The `async`/`await` keywords in C# provide convenient ways of managing resource-intensive applications, which are more common in front-end languages such as Javascript libraries. Methods that return `Task<T>` types can be crowned with the `async` keyword, and when calling these methods in a UI handler or service workflow, we can use the `await` on the methods to tell C# to yield the control back to its caller until the background job is finished. By yielding the control on resources-intensive calls, we are able to allow UI to be more responsive and make the service more elastic.
The core of the `async` and `await` are the `Task<T>` class. When using it along with the `async` keyword as the return type of a method, we indicate that the method has promised to return an object of the `T` type (for methods that wouldn't return any value, use `Task` as the return type instead). `Task<T>` is a sophisticated topic of its own, for more information, please refer to the official documents: [Task Class](https://docs.microsoft.com/en-us/dotnet/api/system.threading.tasks.task?view=netframework-4.7.1).

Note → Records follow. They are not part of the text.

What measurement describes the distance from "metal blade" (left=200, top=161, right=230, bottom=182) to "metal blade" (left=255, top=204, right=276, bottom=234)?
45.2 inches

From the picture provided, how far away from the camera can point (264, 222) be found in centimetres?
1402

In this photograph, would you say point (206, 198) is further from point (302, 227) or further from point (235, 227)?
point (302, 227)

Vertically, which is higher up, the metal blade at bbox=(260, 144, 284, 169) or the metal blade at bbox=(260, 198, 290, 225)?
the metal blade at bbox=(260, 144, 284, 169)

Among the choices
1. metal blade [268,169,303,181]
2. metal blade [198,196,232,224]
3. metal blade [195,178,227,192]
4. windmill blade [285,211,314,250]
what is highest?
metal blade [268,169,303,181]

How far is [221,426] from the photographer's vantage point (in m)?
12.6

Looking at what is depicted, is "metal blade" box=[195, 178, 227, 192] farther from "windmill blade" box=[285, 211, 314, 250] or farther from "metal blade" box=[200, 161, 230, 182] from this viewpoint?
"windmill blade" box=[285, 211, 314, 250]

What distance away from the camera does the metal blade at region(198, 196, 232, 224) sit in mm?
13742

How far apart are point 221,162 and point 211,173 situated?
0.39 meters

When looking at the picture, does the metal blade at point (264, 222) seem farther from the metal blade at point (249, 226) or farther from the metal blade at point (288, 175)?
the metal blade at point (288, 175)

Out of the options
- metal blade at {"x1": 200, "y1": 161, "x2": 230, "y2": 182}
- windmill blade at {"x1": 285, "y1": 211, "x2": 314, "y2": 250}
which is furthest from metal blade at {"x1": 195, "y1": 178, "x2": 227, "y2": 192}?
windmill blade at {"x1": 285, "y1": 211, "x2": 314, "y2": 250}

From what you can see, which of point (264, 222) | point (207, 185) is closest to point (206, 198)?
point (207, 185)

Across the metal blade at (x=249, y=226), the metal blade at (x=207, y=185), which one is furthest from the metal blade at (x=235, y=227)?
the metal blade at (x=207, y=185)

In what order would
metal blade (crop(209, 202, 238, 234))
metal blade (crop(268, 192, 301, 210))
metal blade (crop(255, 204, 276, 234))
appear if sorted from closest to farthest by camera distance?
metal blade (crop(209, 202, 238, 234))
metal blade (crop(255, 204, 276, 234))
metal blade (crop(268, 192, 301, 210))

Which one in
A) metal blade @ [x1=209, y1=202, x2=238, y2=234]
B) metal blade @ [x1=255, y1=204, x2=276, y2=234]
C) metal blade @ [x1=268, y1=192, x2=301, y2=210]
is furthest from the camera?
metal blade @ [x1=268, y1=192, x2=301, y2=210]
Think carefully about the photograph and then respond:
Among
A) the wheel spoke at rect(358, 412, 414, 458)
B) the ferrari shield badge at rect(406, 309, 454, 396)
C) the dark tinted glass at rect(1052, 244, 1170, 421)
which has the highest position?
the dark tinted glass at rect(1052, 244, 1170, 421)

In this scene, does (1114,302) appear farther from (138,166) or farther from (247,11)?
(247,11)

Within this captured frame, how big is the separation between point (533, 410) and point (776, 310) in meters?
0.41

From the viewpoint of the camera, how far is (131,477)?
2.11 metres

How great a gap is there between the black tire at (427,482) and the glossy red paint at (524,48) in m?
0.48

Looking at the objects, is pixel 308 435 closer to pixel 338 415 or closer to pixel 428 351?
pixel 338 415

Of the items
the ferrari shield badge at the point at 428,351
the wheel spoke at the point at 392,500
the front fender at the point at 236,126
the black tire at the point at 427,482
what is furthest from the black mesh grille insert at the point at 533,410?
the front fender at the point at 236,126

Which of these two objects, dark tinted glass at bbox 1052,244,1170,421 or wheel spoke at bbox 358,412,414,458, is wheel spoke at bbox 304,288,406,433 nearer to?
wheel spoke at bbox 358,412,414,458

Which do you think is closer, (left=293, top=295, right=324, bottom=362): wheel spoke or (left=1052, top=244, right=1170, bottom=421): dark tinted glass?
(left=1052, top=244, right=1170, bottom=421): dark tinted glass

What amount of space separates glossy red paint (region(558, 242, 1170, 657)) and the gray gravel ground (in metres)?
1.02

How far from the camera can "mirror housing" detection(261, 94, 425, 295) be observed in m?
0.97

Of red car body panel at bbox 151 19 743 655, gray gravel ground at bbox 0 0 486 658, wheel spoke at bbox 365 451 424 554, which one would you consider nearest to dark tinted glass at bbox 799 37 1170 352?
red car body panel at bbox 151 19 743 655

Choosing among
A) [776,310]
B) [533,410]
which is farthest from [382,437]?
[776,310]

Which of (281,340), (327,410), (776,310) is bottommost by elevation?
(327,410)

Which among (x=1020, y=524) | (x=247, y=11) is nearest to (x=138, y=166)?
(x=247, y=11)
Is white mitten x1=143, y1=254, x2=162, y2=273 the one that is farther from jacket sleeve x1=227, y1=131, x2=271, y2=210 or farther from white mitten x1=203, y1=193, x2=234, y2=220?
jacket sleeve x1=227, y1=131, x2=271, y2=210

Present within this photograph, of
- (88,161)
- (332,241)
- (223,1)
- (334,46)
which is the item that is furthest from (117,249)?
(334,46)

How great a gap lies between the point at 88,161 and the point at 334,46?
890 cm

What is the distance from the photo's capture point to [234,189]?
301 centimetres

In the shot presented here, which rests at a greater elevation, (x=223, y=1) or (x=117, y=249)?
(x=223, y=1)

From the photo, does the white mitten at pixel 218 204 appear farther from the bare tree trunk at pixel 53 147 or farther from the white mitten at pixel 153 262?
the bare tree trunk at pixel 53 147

Once encountering `async` methods, the work will be queued in a thread-pool for execution, while the caller will continue its execution without waiting on the return values from the `async` methods. However, in most occasions, our UI and service rely on the values returned from the `async` methods: for example, when we query a local database using the `async` methods, we would eventually want to know what are the query results and act on them, synchronously. This is where the `await` keyword shall be used: if using the `await` keyword when invoking an `async` method, the caller will pause the execution until a result is returned from the `async` method, and meanwhile, the parent method will continue execution without waiting on the caller to finish. With that said, any method that uses `await` keyword have to be an `async` function itself -- this is enforced by the C# compiler as well, if using Visual Studio to write your C# code, the IDE will warn you if a method violate the `async-await` contract.